Et s’il n’y a aucun effet mesurable sur les ventes de jeux? Alors peut-être faudra-t-il donner raison à ceux qui affirment que l’importance de la piraterie a été grossièrement exagérée, parce que la majorité de ceux qui téléchargent des logiciels piratés n’ont pas les moyens (ou l’envie) d’en acheter des copies légitimes, et que donc l’industrie ne «perd» rien en termes réels.

Mes prédictions, première partie

Si le progrès de la technologie de protection anti-piratage est aussi concluant que les pirates cités par Ars Technica semblent le croire, on pourrait assister à la réalisation d’un scénario hybride. 

Les grands éditeurs, qui ont les moyens de se payer la meilleure technologie de protection, verront leurs titres AAA connaître de légères hausses de ventes, probablement suffisantes pour justifier la dépense et l’effort requis, mais loin du saut quantique auquel l’industrie voudrait nous faire croire. Selon moi, ceux parmi les consommateurs de jeux piratés qui seront prêts à payer le plein prix pour des versions légitimes si le marché noir disparaît ne forment qu’une bien petite minorité, entre 5 et 20% du lot tout au plus.

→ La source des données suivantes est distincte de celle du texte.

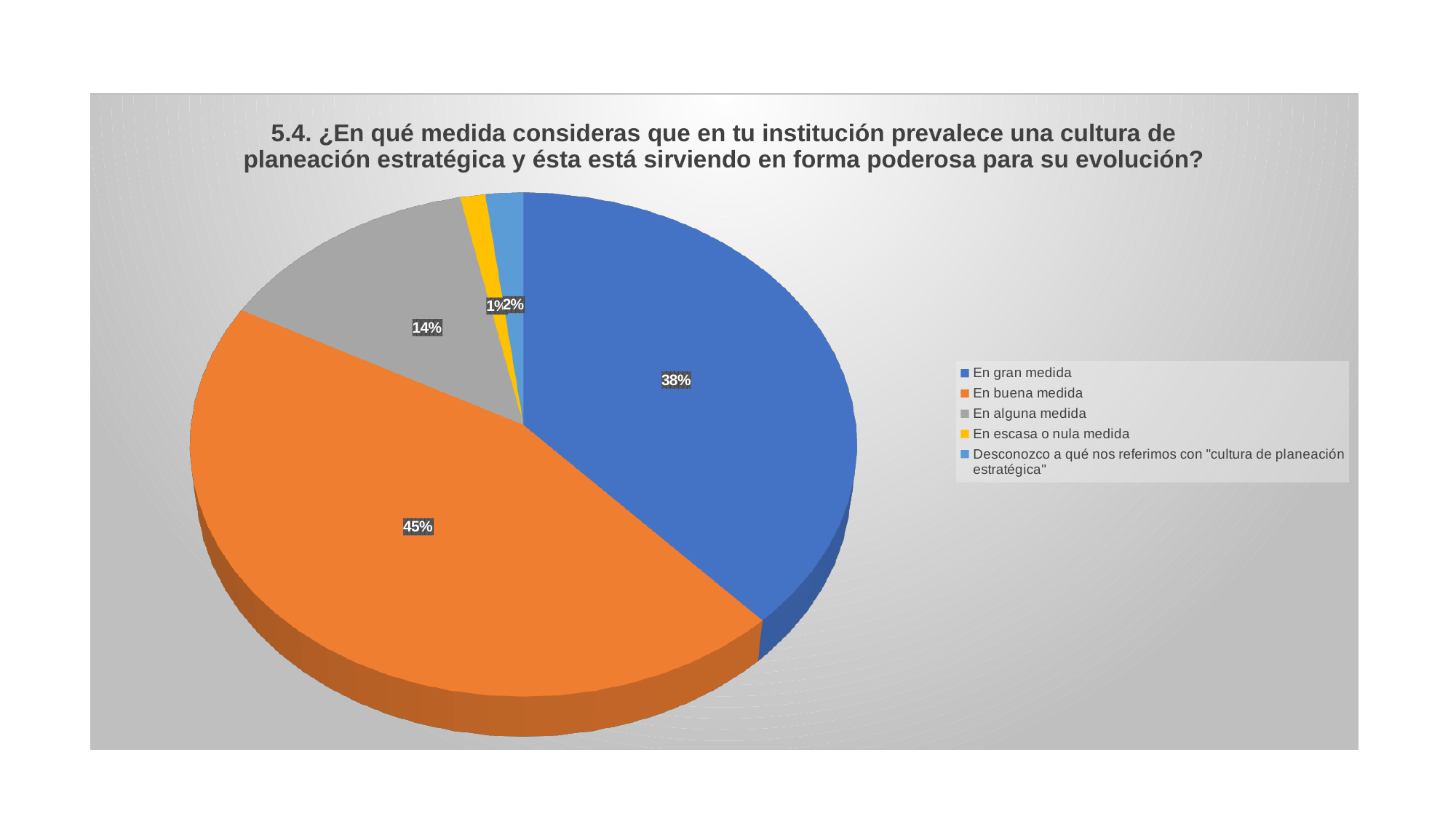
What share of the pie does "Desconozco a qué nos referimos con "cultura de planeación estratégica"" represent? 2% How many categories does the legend list? 5 Which is larger, the slice for "En gran medida" or the slice for "En alguna medida"? En gran medida What share of the pie does "En buena medida" represent? 45% What kind of chart is shown on the slide? Pie chart What share of the pie does "En alguna medida" represent? 14% What is the difference in percentage points between "En buena medida" and "En gran medida"? 7 Which category has the smallest slice of the pie? En escasa o nula medida What colour is the slice for "En alguna medida"? Grey Which category has the largest slice of the pie? En buena medida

Rappelons-nous que les statistiques de téléchargements illégaux incluent nombre de jeux qui sont téléchargés «parce qu’ils sont là» et qui ne sont jamais utilisés par la suite. 

Quant aux pirates, ils se rabattront alors sur les jeux moins bien protégés, comme ceux de petits éditeurs indépendants qui ne peuvent pas se permettre d’investir 10% (ou 50%) de leurs minuscules budgets sur des mesures anti-piratage. À moins que le coût des outils de protection ne se démocratise, les prochaines années pourraient donc être plutôt moches pour les indépendants qui rêvent de créer le prochain Minecraft.

Enfin, la première entreprise qui trouvera une manière de rentabiliser une solution anti-piratage à toute épreuve, que n’importe qui peut intégrer à son jeu en payant une royauté de 2% sur ses ventes, recevra tous les prix imaginables dans les galas de l’industrie.

Mes prédictions, suite et fin

Mais ça, c’est si le scénario évoqué par les pirates cités dans Ars Technica se réalise et que la technologie de protection des jeux devient assez solide pour détruire la rentabilité du marché illégal tel qu’on le connaît.

En voici un autre : un consortium de pirates particulièrement habiles parvient à déjouer cette technologie de protection et à rester assez compétitif pour que rien de significatif ne change par rapport à aujourd’hui. 

Je suis peut-être pessimiste, mais j’ai plutôt tendance à croire que ce dernier scénario est le plus plausible. Compte tenu de tout l’argent qu’il y a à gagner dans le marché du jeu vidéo illégal, il y en a certainement plusieurs qui comptent déjà relever le défi.